**Textauszug**:

........

In Wirklichkeit hätte vor allem Israel nichts von einem
abstrakt-reduktionistisch begründeten militärischen Kreuzzug gegen
die islamischen Länder. Selbst Scharon dürfte sich kaum
ernsthaft für eine solche Haltung einsetzen, die für Israel
selbstmörderisch wäre. Man wagt es kaum in Betracht zu ziehen, aber
dies bedenkend könnte man fast meinen, daß die Bahamas mit ihrer
vordergründig absolut pro-israelischen Haltung und ihrer maßlosen
Denunziation in Wahrheit Israel die Pest an den Hals wünschen, sprich die
von einem islamistischen Selbstmordattentäter überbrachte Atombombe.
Das wäre die naheliegende Konsequenz der Bahamas-Strategie, wie sie sich
vor den Hintergrund einer solcherart hoch problematischen
Kulturalisierung des Sozialen zeigt.
Abwegig erscheint mir in diesem Zusammenhang auch der Vorwurf des
Bahamas-Autors Horst Pankow gegen Robert Kurz, dieser könne ob seines eher
systemischen Kapitalismusbegriffs, der Personalisierungen vermeidet, keine
Schuldigen mehr erkennen, sprich den Islam bzw. die islamistischen
Terroristen (während absurderweise Gerhard Scheit inzwischen den genau
umgekehrten Vorwurf einer Personalisierung des Kapitalismus qua fehlender
Parteinahme für die USA erhoben hat). Hier findet eine Projektion statt,
nämlich eine wiederum identitätslogische Gleichsetzung von
Nazi-Deutschland mit den islamischen Ländern.
Antiamerikanische und antisemitische Haltungen könnten sich künftig
umso mehr zeigen, je stärker die ökonomische Lage sich verschlechtert
und der Wohlstandslevel dementsprechend heruntergefahren wird; auch wenn die
Anti-Globalisierungsbewegung, die sich mit der Friedensbewegung überlappt,
infolge der Terroranschläge momentan bemüht ist, einen
unverblümten Antiamerikanismus zu vermeiden. Zu erwarten ist aber auch
gleichzeitig, dass die Rassismen jedweder Couleur zunehmen und sich eine
multikulturelle Barbarei (R. Kurz) noch stärker als bisher
zeigen wird, die von der Dominanzkultur (B. Rommelspacher) durch
verschärfte Sicherheitsauflagen eingedämmt werden soll. Eine Linke,
die dabei wie die Bahamas den Kampf gegen den Antisemitismus und den gegen den
Rassismus platt prowestlich gegeneinander ausspielt, ist nichts anderes als ein
bewußtloser Teil dieser barbarischen Konstellation.

........

**Aufgabe 1**: Welchen Vorwurf erhebt Horst Pankow laut dem Textauszug gegen Robert Kurz?
**Aufgabe 2**: Führe den Textauszug über die Bahamas und ihre Haltung zu Antisemitismus und Rassismus im Anschluss an seinen letzten Satz weiter.

**Eingabedaten**:
........

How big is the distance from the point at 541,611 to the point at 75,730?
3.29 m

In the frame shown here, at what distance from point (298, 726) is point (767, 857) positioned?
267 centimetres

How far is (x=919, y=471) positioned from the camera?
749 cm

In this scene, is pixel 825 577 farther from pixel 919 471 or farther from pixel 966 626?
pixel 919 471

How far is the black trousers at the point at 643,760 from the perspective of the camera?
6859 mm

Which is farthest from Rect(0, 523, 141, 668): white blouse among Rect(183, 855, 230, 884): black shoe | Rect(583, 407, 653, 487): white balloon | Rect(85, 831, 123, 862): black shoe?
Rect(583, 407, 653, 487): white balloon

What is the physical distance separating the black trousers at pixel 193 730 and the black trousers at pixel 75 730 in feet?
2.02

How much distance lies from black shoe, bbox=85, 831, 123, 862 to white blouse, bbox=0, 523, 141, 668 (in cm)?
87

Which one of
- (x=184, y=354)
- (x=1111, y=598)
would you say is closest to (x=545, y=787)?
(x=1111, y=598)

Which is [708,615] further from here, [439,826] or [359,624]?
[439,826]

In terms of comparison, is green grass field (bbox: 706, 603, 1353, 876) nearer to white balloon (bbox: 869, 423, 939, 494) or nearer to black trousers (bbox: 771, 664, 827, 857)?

........

**Deine Antwort 1**: Kurz könne wegen seines eher systemischen Kapitalismusbegriffs, der Personalisierungen vermeidet, keine Schuldigen mehr erkennen, also nicht den Islam bzw. die islamistischen Terroristen.

**Deine Antwort 2**:
4.
Eine nicht-identitätslogische Analyse kann nicht umhin, festzustellen,
daß der Antisemitismus in den arabischen bzw. islamischen Ländern
einen anderen Charakter als im Westen und insbesondere auch in Deutschland hat.
Die Selbstmordanschläge in Israel wie in den USA stehen im Unterschied zur
planmäßigen, selektiven und massenhaften Vernichtung der Juden durch
den NS nur in einer kriegsmetzlerischen Tradition, wie sie die
konventionellen Kriege ganz allgemein auszeichnen, wenngleich in einer neuen
postmodernen Form; schließlich handelt es sich bei den Tätern um
extrem westgeprägte Hybridexistenzen auf der technischen Höhe der
Globalisierung. Auch müßte dabei die spezifische Geschichte und
Beziehungskonstellation: arabische Länder-Israel-USA und
hintergründig auch Deutschland genauer unter die Lupe genommen werden.
Zwar gab es schon seit Beginn des 20. Jahrhunderts im islamischen Raum
ebenfalls Gleichsetzungen Jude=Geld. Jedoch ist zu vermuten, dass es selbst im
islamischen Fundamentalismus keine antisemitische Biologisierung bzw.
überhaupt Ontologisierung wie im NS gibt. Würde ein Angehöriger
mosaischen Glaubens zum radikalen Islamismus konvertieren, so würden seine
jüdischen Ursprünge keine Rolle mehr spielen. In den Bahamas, aber
auch bei Matthias Küntzel wird permanent eine Ähnlichkeit zwischen
Islamismus und Nazismus propagiert, die dann letztlich und schon von der
ganzen Intention her zur Identität wird.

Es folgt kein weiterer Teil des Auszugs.